• _Aim of the exercise_:
Omit any picture, and return the remaining data exactly as written.

= = = = = = =

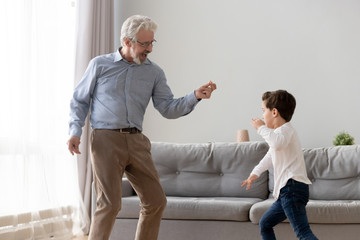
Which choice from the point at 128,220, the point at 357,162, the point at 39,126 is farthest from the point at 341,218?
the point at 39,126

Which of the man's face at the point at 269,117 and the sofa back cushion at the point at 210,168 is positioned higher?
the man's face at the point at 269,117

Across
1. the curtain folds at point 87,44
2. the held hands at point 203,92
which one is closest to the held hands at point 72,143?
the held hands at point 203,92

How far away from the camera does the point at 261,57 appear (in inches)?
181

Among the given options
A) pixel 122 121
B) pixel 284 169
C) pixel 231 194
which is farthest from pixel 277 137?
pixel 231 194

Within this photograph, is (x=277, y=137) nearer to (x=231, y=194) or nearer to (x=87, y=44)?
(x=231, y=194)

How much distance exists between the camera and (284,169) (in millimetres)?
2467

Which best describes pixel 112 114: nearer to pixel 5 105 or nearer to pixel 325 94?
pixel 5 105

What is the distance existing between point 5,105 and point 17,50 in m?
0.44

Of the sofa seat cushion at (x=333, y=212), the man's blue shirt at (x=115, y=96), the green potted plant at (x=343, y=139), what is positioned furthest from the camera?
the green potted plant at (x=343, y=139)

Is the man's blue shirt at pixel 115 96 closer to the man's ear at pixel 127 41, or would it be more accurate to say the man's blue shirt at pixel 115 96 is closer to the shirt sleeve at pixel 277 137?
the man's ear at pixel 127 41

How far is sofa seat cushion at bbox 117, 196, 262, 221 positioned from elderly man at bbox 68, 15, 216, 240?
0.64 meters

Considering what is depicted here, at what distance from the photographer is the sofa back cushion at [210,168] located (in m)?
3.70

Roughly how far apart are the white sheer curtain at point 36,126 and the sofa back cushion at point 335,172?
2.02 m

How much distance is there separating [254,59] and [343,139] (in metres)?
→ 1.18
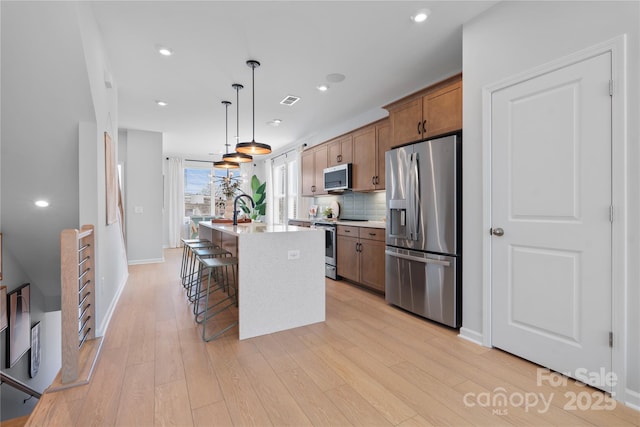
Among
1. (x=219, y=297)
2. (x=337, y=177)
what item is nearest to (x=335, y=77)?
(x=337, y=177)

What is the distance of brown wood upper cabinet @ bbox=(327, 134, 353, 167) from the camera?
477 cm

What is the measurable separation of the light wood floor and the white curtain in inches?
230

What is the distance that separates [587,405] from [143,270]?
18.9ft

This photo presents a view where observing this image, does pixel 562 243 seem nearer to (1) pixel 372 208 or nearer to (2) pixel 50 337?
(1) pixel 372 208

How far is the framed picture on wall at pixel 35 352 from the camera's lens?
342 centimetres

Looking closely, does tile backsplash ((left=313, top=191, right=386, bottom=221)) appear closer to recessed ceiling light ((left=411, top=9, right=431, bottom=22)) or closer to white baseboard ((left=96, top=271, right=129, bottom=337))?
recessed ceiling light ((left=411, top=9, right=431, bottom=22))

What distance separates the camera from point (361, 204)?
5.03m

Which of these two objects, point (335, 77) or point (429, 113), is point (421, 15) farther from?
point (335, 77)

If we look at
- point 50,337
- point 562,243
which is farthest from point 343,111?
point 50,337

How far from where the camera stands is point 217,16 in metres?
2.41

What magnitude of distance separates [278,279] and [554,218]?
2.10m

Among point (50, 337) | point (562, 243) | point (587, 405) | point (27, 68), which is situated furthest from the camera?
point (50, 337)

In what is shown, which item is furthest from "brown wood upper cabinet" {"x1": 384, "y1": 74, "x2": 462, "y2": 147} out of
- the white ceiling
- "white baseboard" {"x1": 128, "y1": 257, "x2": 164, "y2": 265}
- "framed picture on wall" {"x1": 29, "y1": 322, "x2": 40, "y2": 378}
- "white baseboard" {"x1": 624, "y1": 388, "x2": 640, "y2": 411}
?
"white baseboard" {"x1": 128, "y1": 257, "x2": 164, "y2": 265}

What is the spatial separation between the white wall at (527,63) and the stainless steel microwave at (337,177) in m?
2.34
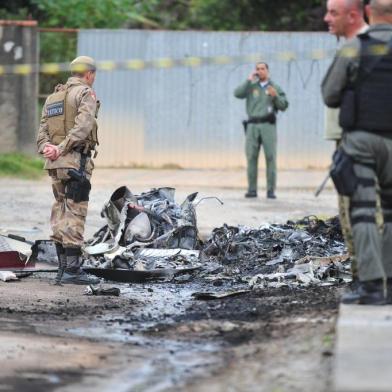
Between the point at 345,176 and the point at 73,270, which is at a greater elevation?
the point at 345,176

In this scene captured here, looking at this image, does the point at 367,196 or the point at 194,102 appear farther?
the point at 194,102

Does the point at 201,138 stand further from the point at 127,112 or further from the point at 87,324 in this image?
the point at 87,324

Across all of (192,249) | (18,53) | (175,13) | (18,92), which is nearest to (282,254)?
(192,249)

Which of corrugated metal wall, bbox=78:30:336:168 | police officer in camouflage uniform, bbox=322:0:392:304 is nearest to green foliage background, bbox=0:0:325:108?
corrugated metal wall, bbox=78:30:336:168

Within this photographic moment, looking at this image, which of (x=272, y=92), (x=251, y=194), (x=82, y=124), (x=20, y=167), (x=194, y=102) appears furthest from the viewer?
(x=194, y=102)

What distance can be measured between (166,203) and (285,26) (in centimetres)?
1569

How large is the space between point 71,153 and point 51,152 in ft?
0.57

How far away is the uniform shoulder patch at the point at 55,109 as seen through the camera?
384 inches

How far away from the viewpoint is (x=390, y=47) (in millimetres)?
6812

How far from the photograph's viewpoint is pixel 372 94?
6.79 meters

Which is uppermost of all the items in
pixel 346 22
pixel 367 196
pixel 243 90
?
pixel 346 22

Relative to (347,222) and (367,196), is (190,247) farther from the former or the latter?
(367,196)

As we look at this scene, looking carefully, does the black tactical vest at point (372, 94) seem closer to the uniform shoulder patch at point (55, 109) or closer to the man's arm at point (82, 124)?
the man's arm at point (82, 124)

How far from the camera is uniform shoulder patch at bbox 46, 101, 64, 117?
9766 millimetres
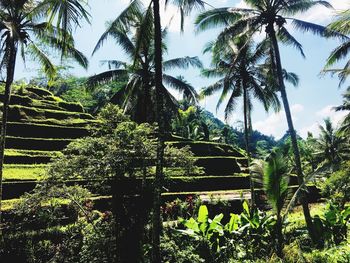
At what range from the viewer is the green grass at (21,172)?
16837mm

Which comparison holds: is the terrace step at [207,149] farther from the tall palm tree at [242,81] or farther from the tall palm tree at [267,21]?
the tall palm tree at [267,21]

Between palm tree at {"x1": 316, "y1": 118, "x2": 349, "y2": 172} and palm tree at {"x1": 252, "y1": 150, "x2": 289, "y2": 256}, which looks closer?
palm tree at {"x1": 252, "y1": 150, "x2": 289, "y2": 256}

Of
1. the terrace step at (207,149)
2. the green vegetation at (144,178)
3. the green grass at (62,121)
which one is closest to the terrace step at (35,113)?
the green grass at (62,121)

= = = = = = =

• _Reply to the task_:
Which choice from the point at 128,220, the point at 357,162, the point at 39,126 is farthest from the point at 341,218?
the point at 39,126

Which of the man's face at the point at 269,117 and the sofa back cushion at the point at 210,168 is positioned higher?
the man's face at the point at 269,117

Across
1. the curtain folds at point 87,44
2. the held hands at point 203,92
which one is closest to the held hands at point 72,143?
the held hands at point 203,92

How far away from the camera does the point at 261,57 appear (in inches)?
181

Among the given options
A) pixel 122 121
B) pixel 284 169
C) pixel 231 194
which is farthest from pixel 277 137?
pixel 231 194

Within this photograph, is (x=277, y=137) nearer to (x=231, y=194) or nearer to (x=87, y=44)?
(x=231, y=194)

How much distance exists between the camera and (284,169) (in millimetres)?
2467

Which best describes pixel 112 114: nearer to pixel 5 105 or nearer to pixel 325 94?
pixel 5 105

What is the distance existing between point 5,105 and point 17,50 in m?
0.44

Of the sofa seat cushion at (x=333, y=212), the man's blue shirt at (x=115, y=96), the green potted plant at (x=343, y=139), what is positioned furthest from the camera?
the green potted plant at (x=343, y=139)

Is the man's blue shirt at pixel 115 96 closer to the man's ear at pixel 127 41, or would it be more accurate to say the man's blue shirt at pixel 115 96 is closer to the shirt sleeve at pixel 277 137?
the man's ear at pixel 127 41

How far is sofa seat cushion at bbox 117, 196, 262, 221 positioned from elderly man at bbox 68, 15, 216, 240?
0.64 meters

Considering what is depicted here, at what distance from the photographer is the sofa back cushion at [210,168] located (in m)?
3.70

Roughly how far apart are the white sheer curtain at point 36,126 and the sofa back cushion at point 335,172?
2.02 m

How much distance is there separating [254,59] and [343,139] (in metres)?
→ 1.18
Among
1. (x=219, y=297)
2. (x=337, y=177)
what item is nearest to (x=335, y=77)?
(x=337, y=177)

What is the distance of brown wood upper cabinet @ bbox=(327, 134, 353, 167) from the camera?
477 cm

What is the measurable separation of the light wood floor and the white curtain in inches?
230

What is the distance that separates [587,405] from [143,270]?
18.9ft

This photo presents a view where observing this image, does pixel 562 243 seem nearer to (1) pixel 372 208 or nearer to (2) pixel 50 337?
(1) pixel 372 208

How far is the framed picture on wall at pixel 35 352 from the camera's lens?
342 centimetres

Looking closely, does tile backsplash ((left=313, top=191, right=386, bottom=221)) appear closer to recessed ceiling light ((left=411, top=9, right=431, bottom=22)) or closer to white baseboard ((left=96, top=271, right=129, bottom=337))?
recessed ceiling light ((left=411, top=9, right=431, bottom=22))

What distance separates the camera from point (361, 204)?
5.03m

Which of these two objects, point (335, 77) or point (429, 113), is point (421, 15) farther from?
point (335, 77)

If we look at
- point 50,337
- point 562,243
which is farthest from point 343,111?
point 50,337

How far from where the camera stands is point 217,16 in metres?
2.41

What magnitude of distance separates [278,279] and [554,218]?
2.10m

Among point (50, 337) | point (562, 243) | point (587, 405) | point (27, 68), which is situated furthest from the camera?
point (50, 337)

In what is shown, which item is furthest from "brown wood upper cabinet" {"x1": 384, "y1": 74, "x2": 462, "y2": 147} out of
- the white ceiling
- "white baseboard" {"x1": 128, "y1": 257, "x2": 164, "y2": 265}
- "framed picture on wall" {"x1": 29, "y1": 322, "x2": 40, "y2": 378}
- "white baseboard" {"x1": 624, "y1": 388, "x2": 640, "y2": 411}
?
"white baseboard" {"x1": 128, "y1": 257, "x2": 164, "y2": 265}

What is the spatial separation between the white wall at (527,63) and the stainless steel microwave at (337,177) in m?
2.34
Between the point at 345,176 and the point at 73,270, which is at a greater elevation?
the point at 345,176

In this scene captured here, looking at this image, does the point at 367,196 or the point at 194,102 appear farther?
the point at 194,102

Does the point at 201,138 stand further from the point at 127,112 or further from the point at 87,324 in this image?
the point at 87,324

Across all of (192,249) | (18,53) | (175,13) | (18,92), which is nearest to (282,254)?
(192,249)

Which of corrugated metal wall, bbox=78:30:336:168 | police officer in camouflage uniform, bbox=322:0:392:304 is nearest to green foliage background, bbox=0:0:325:108?
corrugated metal wall, bbox=78:30:336:168

Within this photographic moment, looking at this image, which of (x=272, y=92), (x=251, y=194), (x=82, y=124), (x=20, y=167), (x=194, y=102) appears furthest from the viewer?
(x=194, y=102)

What distance can be measured between (166,203) and (285,26) (in centimetres)?
1569

How large is the space between point 71,153 and point 51,152 in ft?
0.57

How far away is the uniform shoulder patch at the point at 55,109 as seen through the camera?
384 inches

How far away from the viewpoint is (x=390, y=47) (in millimetres)?
6812

How far from the photograph's viewpoint is pixel 372 94?
6.79 meters

Which is uppermost of all the items in
pixel 346 22
pixel 367 196
pixel 243 90
?
pixel 346 22

Relative to (347,222) and (367,196), is (190,247) farther from the former or the latter?
(367,196)

As we look at this scene, looking carefully, does the black tactical vest at point (372, 94) seem closer to the uniform shoulder patch at point (55, 109) or closer to the man's arm at point (82, 124)?
the man's arm at point (82, 124)

How far from the camera is uniform shoulder patch at bbox 46, 101, 64, 117?
9766 millimetres
At what range from the viewer is the green grass at (21,172)?
16837mm

Which comparison holds: is the terrace step at [207,149] farther from the tall palm tree at [242,81] or farther from the tall palm tree at [267,21]?
the tall palm tree at [267,21]

Between palm tree at {"x1": 316, "y1": 118, "x2": 349, "y2": 172} and palm tree at {"x1": 252, "y1": 150, "x2": 289, "y2": 256}, which looks closer?
palm tree at {"x1": 252, "y1": 150, "x2": 289, "y2": 256}

Of
1. the terrace step at (207,149)
2. the green vegetation at (144,178)
3. the green grass at (62,121)
which one is closest to the terrace step at (35,113)?
the green grass at (62,121)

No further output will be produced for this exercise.